Quali sono le migliori app per allenarsi?

Andando al concreto dunque, quali sono le migliori applicazioni per tenersi in forma e allenarsi? Ecco la nostra top 3:

  • Strava: è l’app principe per tracciare le proprie sessioni di corsa, allenamento in bici o nuoto, grazie all’uso del GPS. Nata nel 2009, Strava conta oggi oltre un milione di utenti attivi e trova la forza nel suo claim: è un’app pensata da atleti per atleti. E tutti possiamo diventarlo.
  • Runtastic: un grande classico per gli appassionati di corsa, che ha trovato la sua fortuna anche nella possibilità di condividere percorsi e risultati con i propri amici. Un successo esponenziale che nel 2015 ha portato l’azienda austriaca ad essere acquisita da Adidas.
  • Nike+: molto più di un app. È un insieme di tecnologie indossabili ed applicazioni che rappresentano il chiaro tentativo di posizionarsi su un mercato – quello sportivo –in cui Nike gioca già un ruolo preponderante.

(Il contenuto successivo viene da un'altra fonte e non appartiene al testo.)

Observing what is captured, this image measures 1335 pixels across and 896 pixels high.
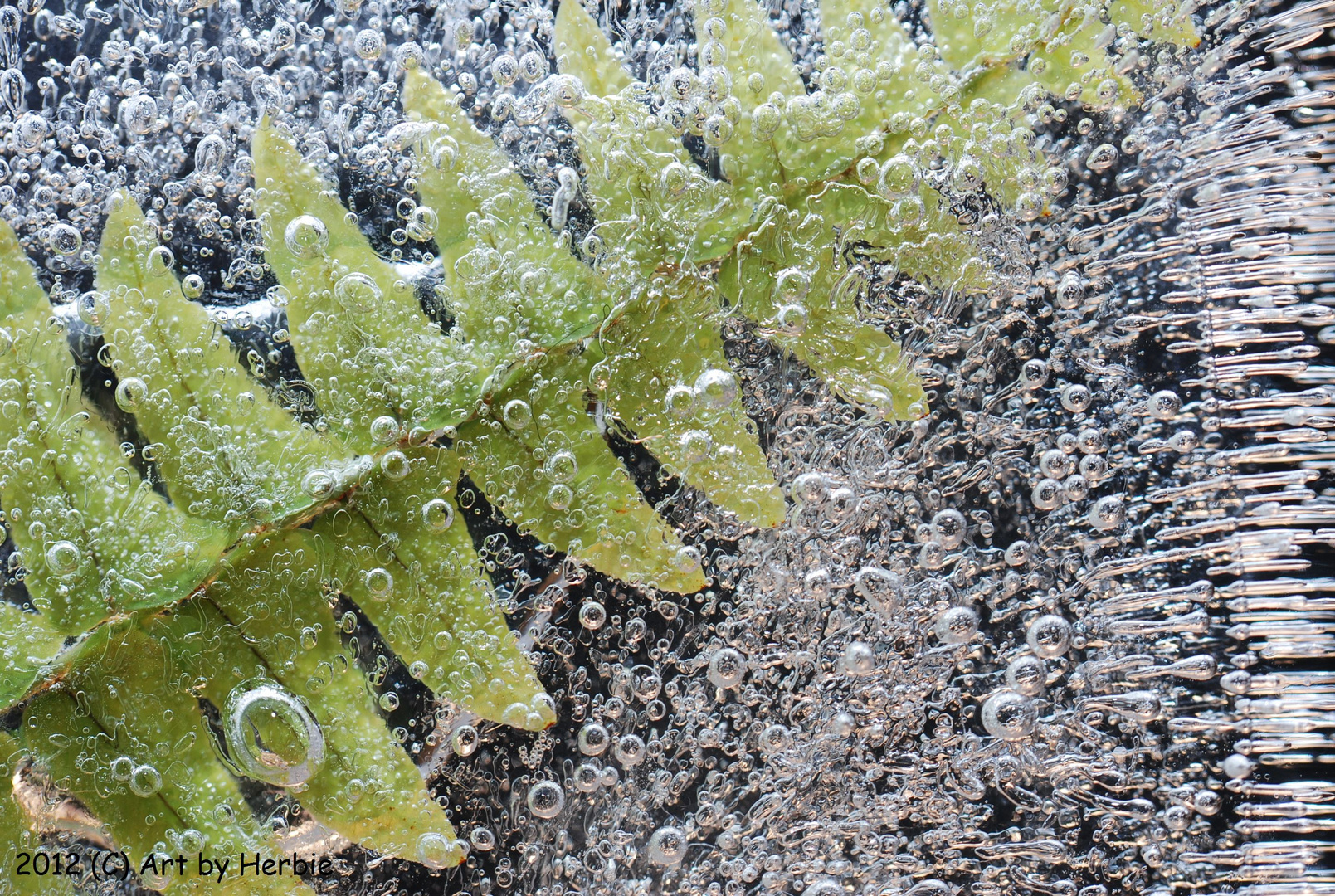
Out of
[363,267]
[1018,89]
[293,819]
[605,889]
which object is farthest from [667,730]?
[1018,89]

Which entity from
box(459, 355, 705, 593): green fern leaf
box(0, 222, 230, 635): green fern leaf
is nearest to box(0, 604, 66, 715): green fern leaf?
box(0, 222, 230, 635): green fern leaf

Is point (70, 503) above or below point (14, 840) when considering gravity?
above

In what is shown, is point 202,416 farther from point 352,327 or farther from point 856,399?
point 856,399

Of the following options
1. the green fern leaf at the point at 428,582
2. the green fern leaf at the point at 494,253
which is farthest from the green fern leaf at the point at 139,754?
the green fern leaf at the point at 494,253

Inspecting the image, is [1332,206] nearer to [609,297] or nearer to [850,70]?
[850,70]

Oltre le app per allenarsi: MyWellnes e Unity

Se già Nike+ costituisce un ponte tra applicazioni mobile e tecnologia indossabile, dal connubio tra chi di sport ed attrezzature per lo sport si occupa da sempre e la tecnologia possono emergere forme più avanzate di app per allenarsi come MyWellness e Unity. La prima è la sintesi perfetta tra mondo fisico, community virtuale e allenamento personale: MyWellness infatti permette di tenere la propria palestra o centro sportivo sul palmo della mano aggiungendo semplicemente il proprio club all’app per disporre sia della lista dei corsi e della leaderboard del centro basata sulle moves, delle sorte di punti attività, sia per tenere a portata di mano i propri programmi di allenamento, con un grande bonus: la possibilità di disporre anche di video esplicativi che consentono di rendere autonomo l’allenamento.
UNITY è il passo ulteriore verso una generazione più avanzata di fitness tracker. Si tratta di una cardio console basata su tecnologia Android che di fatto funziona come un tablet. Se ne avete mai usata una saprete che il suo punto forte è l’esperienza utente fortemente personalizzata. UNITY infatti è parte integrante degli attrezzi Technogym e dialoga con praticamente tutte le app dell’azienda italiana. Basta loggarsi ad inizio sessione per poter non solo automaticamente disporre del proprio percorso di allenamento come definito dai coach (e consultabile su MyWellness), ma anche per godersi l’allenamento grazie a features come la simulazione in esterni virtuali, la fruizione di news, video, programmi TV e l’uso dei social media. Nel momento in cui in pratica l’utente sale sulla pedana e si logga l’attrezzo diventa suo, offrendo un’esperienza altamente personalizzata.

Nell’era insomma dell’allenamento connesso, del quantified self e della condivisone degli allenamenti, la mancanza degli istessi è solo un alibi.O un’altra sfida da superare. Come dei veri atleti.